Nous ajouterons ici quelques particularités au sujet de cette arrestation, dont nous avons déjà parlé à la date du 5 mai 1788. Lorsque d’Agout eut reçu les derniers ordres du roi, il rentra dans la grand’chambre avec le principal officier de la robe-courte, et il lui demanda de la part du roi, et sous peine de prison, de lui désigner quels étaient dans l’assemblée Duval et Goislard ; l’officier de la robe courte parcourant l’assemblée des yeux, répondit qu’il ne les voyait pas : « Prenez garde, Monsieur, reprit le commandant ; l’ordre du roi est que vous me les montriez. » — Sur mon honneur, Monsieur, répliqua l’officier, je ne les vois pas. »

D’Agout sortit avec lui pour aller chercher quelques personnes qui les lui désignassent ; mais plusieurs membres de la cour, et Duval d’Eprémesnil lui-même, considérant qu’une plus longue résistance pourrait compromettre l’assemblée auguste de la cour des pairs, demandèrent que d’Agout fût rappelé, et d’Eprémesnil se levant dès qu’il parut : « C’est moi, Monsieur, dit-il, qui suis d’Eprémesnil. »
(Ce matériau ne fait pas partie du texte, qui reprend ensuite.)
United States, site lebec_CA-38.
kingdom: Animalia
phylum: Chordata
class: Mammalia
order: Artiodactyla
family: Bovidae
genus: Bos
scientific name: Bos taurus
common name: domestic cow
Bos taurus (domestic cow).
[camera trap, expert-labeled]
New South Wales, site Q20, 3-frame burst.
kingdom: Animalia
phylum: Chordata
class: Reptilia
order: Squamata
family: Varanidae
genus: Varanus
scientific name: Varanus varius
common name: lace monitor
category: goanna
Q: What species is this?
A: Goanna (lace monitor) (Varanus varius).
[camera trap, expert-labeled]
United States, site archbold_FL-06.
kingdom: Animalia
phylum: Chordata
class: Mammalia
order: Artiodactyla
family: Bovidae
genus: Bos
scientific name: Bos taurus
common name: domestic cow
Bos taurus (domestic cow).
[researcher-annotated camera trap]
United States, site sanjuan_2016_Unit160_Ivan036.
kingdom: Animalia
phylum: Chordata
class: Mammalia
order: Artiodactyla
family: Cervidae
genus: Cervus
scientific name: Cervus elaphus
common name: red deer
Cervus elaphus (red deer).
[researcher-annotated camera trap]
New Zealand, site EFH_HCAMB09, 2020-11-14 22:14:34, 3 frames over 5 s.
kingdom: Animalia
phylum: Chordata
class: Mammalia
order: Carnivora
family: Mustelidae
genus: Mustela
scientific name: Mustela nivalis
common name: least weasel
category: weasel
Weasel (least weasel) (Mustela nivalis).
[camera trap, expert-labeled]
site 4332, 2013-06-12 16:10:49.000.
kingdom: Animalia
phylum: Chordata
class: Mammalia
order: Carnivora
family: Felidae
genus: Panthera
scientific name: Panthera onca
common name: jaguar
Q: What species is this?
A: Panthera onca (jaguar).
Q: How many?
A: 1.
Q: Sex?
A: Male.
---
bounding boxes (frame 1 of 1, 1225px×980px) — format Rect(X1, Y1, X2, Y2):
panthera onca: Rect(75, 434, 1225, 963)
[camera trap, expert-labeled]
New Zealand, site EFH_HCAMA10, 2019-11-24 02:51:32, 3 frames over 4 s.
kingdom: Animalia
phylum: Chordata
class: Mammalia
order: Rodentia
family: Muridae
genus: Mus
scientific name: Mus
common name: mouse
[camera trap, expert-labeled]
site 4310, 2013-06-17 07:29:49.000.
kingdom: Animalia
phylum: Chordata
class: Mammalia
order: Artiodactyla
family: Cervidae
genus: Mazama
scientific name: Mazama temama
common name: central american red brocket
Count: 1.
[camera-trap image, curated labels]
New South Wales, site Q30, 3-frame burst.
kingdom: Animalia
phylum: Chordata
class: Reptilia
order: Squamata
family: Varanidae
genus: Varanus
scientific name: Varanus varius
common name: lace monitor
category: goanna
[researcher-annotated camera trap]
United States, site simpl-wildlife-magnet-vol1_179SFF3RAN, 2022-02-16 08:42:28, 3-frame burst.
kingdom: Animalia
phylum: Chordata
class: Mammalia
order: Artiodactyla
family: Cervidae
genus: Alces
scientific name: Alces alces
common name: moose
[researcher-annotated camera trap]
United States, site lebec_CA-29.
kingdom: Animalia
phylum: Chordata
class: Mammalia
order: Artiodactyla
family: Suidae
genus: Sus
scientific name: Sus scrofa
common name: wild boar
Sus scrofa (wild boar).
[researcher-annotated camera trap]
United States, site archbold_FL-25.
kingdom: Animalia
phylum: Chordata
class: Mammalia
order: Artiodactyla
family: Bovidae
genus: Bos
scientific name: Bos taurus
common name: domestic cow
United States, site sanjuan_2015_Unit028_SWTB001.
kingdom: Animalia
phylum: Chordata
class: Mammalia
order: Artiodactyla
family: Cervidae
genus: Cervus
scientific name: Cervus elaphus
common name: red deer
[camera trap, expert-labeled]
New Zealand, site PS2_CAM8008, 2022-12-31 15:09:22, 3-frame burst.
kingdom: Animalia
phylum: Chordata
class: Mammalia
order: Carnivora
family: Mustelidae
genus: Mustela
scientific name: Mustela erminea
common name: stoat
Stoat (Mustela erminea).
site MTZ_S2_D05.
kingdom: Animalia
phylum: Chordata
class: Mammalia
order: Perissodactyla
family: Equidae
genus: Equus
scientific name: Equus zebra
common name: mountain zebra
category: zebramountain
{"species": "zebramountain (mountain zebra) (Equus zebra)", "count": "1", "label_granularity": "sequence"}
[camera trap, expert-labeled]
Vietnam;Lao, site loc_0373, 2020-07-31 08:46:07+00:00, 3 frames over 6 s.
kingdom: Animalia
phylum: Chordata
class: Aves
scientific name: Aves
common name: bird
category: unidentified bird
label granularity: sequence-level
Le commandant lui remit l’ordre du roi, qui lui enjoignait de le suivre. « Je veux bien vous suivre, Monsieur, répondit d’Eprémesnil ; mais comme mon honneur me défend d’obéir aux ordres arbitraires, il faut vaincre ma résistance. — En ce cas-là, dit d’Agout, je me vois réduit à employer la force. — Les soldats porteront-ils la main sur moi ? — Sans doute, si vous résistez. — Je vous suis donc pour éviter ce scandale. »

Alors d’Epresménil et Goislard suivirent d’Agout, et partirent le même jour, l’un pour l’île de Sainte-Marguerite, et l’autre pour le château de Pierre-en-Cise. Ils en furent rappelés tous les deux sur la fin delà même année (1788), lorsque la cour plénière eut été supprimée.